Problem to work on - Print exactly the lines from the one containing "How far is the" through the last line of the listing, both included.

####################

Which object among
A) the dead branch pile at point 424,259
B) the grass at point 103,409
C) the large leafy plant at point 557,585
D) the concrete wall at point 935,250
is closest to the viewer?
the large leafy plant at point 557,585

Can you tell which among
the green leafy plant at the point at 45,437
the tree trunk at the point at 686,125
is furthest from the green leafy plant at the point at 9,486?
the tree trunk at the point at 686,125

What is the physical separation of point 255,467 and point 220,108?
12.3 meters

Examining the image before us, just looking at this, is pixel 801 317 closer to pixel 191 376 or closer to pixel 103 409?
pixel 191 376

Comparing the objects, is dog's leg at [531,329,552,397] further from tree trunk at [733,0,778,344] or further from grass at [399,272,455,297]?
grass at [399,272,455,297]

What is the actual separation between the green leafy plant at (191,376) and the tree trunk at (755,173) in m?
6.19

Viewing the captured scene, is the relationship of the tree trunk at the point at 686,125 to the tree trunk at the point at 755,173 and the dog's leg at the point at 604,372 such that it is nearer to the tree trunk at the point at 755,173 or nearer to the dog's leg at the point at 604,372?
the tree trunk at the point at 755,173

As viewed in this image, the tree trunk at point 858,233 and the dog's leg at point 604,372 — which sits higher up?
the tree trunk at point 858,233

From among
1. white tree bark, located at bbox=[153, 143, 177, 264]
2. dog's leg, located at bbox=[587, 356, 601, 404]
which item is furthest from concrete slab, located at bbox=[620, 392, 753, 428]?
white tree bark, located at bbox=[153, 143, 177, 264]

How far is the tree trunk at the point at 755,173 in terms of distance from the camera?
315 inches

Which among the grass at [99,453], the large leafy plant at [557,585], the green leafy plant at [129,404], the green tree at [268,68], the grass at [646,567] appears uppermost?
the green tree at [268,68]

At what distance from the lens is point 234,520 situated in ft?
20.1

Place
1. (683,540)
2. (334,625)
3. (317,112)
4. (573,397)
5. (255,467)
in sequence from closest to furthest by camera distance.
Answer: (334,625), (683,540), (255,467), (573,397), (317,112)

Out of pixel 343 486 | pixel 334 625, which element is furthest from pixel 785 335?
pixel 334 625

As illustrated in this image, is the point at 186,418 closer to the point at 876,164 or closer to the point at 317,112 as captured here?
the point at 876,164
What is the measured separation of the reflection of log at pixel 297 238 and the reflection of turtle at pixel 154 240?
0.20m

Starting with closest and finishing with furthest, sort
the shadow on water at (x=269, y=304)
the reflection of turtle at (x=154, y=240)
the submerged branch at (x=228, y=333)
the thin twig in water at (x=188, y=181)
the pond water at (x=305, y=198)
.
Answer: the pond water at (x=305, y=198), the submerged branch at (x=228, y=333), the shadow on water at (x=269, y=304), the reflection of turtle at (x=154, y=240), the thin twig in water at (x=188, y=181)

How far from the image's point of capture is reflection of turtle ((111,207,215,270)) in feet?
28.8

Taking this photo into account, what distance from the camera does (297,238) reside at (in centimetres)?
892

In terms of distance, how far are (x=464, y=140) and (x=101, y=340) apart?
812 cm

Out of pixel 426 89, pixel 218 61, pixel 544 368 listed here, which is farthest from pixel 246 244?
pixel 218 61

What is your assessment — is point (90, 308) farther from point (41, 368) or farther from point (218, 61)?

####################

Answer -
How far is the tree trunk at the point at 755,173 in terms of distance from the camera?
315 inches

Which among the grass at [99,453], the large leafy plant at [557,585], the green leafy plant at [129,404], the green tree at [268,68], the grass at [646,567] appears uppermost?
the green tree at [268,68]

At what distance from the lens is point 234,520 situated in ft?
20.1

Place
1. (683,540)
2. (334,625)
3. (317,112)
4. (573,397)
5. (255,467)
in sequence from closest to furthest by camera distance.
Answer: (334,625), (683,540), (255,467), (573,397), (317,112)

Out of pixel 343 486 | pixel 334 625, which element is furthest from pixel 785 335?
pixel 334 625

As illustrated in this image, is the point at 186,418 closer to the point at 876,164 or closer to the point at 317,112 as captured here?
the point at 876,164
What is the measured separation of the reflection of log at pixel 297 238 and the reflection of turtle at pixel 154 240?
0.20m

Starting with closest and finishing with furthest, sort
the shadow on water at (x=269, y=304)
the reflection of turtle at (x=154, y=240)
the submerged branch at (x=228, y=333)
the thin twig in water at (x=188, y=181)
the pond water at (x=305, y=198)
.
Answer: the pond water at (x=305, y=198), the submerged branch at (x=228, y=333), the shadow on water at (x=269, y=304), the reflection of turtle at (x=154, y=240), the thin twig in water at (x=188, y=181)

How far from the image's point of capture is reflection of turtle ((111,207,215,270)) in feet?
28.8

Taking this photo into account, what distance from the camera does (297,238) reside at (in centimetres)?
892

In terms of distance, how far are (x=464, y=140) and (x=101, y=340) apart?
812 cm

Out of pixel 426 89, pixel 218 61, pixel 544 368 listed here, which is farthest from pixel 246 244?
pixel 218 61

What is your assessment — is point (90, 308) farther from point (41, 368) or farther from point (218, 61)?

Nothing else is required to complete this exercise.